#### SOURCE DATA ####

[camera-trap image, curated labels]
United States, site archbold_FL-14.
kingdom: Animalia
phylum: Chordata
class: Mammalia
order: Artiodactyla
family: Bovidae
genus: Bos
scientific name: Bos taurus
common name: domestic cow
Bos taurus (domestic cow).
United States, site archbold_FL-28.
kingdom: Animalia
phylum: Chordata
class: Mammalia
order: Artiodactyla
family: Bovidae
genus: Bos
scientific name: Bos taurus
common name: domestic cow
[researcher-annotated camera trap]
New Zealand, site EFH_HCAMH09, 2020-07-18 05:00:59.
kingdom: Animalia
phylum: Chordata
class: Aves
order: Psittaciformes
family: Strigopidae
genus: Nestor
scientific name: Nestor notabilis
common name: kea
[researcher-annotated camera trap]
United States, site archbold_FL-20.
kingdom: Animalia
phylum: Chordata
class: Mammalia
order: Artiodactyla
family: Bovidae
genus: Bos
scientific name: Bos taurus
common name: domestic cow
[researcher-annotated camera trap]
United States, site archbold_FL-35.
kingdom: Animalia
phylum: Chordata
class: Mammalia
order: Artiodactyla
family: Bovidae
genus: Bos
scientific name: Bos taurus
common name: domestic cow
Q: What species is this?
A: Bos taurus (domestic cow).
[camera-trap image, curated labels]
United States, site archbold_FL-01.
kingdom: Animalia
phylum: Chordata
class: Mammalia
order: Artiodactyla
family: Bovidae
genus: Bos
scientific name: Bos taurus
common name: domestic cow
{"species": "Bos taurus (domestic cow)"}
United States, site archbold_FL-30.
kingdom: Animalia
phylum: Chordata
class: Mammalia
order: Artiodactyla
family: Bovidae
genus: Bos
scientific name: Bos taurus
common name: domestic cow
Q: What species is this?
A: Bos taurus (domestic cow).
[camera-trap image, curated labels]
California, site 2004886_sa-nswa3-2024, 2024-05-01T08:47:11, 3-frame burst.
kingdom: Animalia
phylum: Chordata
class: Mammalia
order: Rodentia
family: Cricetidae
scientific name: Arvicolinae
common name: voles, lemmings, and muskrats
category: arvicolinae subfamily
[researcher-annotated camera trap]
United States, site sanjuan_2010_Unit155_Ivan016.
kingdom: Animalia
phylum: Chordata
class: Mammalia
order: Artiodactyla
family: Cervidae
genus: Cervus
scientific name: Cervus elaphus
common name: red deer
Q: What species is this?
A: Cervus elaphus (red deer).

####

=== THE TASK ===
Every line above should be reproduced precisely.

=== WRITTEN ANSWER ===
[camera-trap image, curated labels]
United States, site archbold_FL-14.
kingdom: Animalia
phylum: Chordata
class: Mammalia
order: Artiodactyla
family: Bovidae
genus: Bos
scientific name: Bos taurus
common name: domestic cow
Bos taurus (domestic cow).
United States, site archbold_FL-28.
kingdom: Animalia
phylum: Chordata
class: Mammalia
order: Artiodactyla
family: Bovidae
genus: Bos
scientific name: Bos taurus
common name: domestic cow
[researcher-annotated camera trap]
New Zealand, site EFH_HCAMH09, 2020-07-18 05:00:59.
kingdom: Animalia
phylum: Chordata
class: Aves
order: Psittaciformes
family: Strigopidae
genus: Nestor
scientific name: Nestor notabilis
common name: kea
[researcher-annotated camera trap]
United States, site archbold_FL-20.
kingdom: Animalia
phylum: Chordata
class: Mammalia
order: Artiodactyla
family: Bovidae
genus: Bos
scientific name: Bos taurus
common name: domestic cow
[researcher-annotated camera trap]
United States, site archbold_FL-35.
kingdom: Animalia
phylum: Chordata
class: Mammalia
order: Artiodactyla
family: Bovidae
genus: Bos
scientific name: Bos taurus
common name: domestic cow
Q: What species is this?
A: Bos taurus (domestic cow).
[camera-trap image, curated labels]
United States, site archbold_FL-01.
kingdom: Animalia
phylum: Chordata
class: Mammalia
order: Artiodactyla
family: Bovidae
genus: Bos
scientific name: Bos taurus
common name: domestic cow
{"species": "Bos taurus (domestic cow)"}
United States, site archbold_FL-30.
kingdom: Animalia
phylum: Chordata
class: Mammalia
order: Artiodactyla
family: Bovidae
genus: Bos
scientific name: Bos taurus
common name: domestic cow
Q: What species is this?
A: Bos taurus (domestic cow).
[camera-trap image, curated labels]
California, site 2004886_sa-nswa3-2024, 2024-05-01T08:47:11, 3-frame burst.
kingdom: Animalia
phylum: Chordata
class: Mammalia
order: Rodentia
family: Cricetidae
scientific name: Arvicolinae
common name: voles, lemmings, and muskrats
category: arvicolinae subfamily
[researcher-annotated camera trap]
United States, site sanjuan_2010_Unit155_Ivan016.
kingdom: Animalia
phylum: Chordata
class: Mammalia
order: Artiodactyla
family: Cervidae
genus: Cervus
scientific name: Cervus elaphus
common name: red deer
Q: What species is this?
A: Cervus elaphus (red deer).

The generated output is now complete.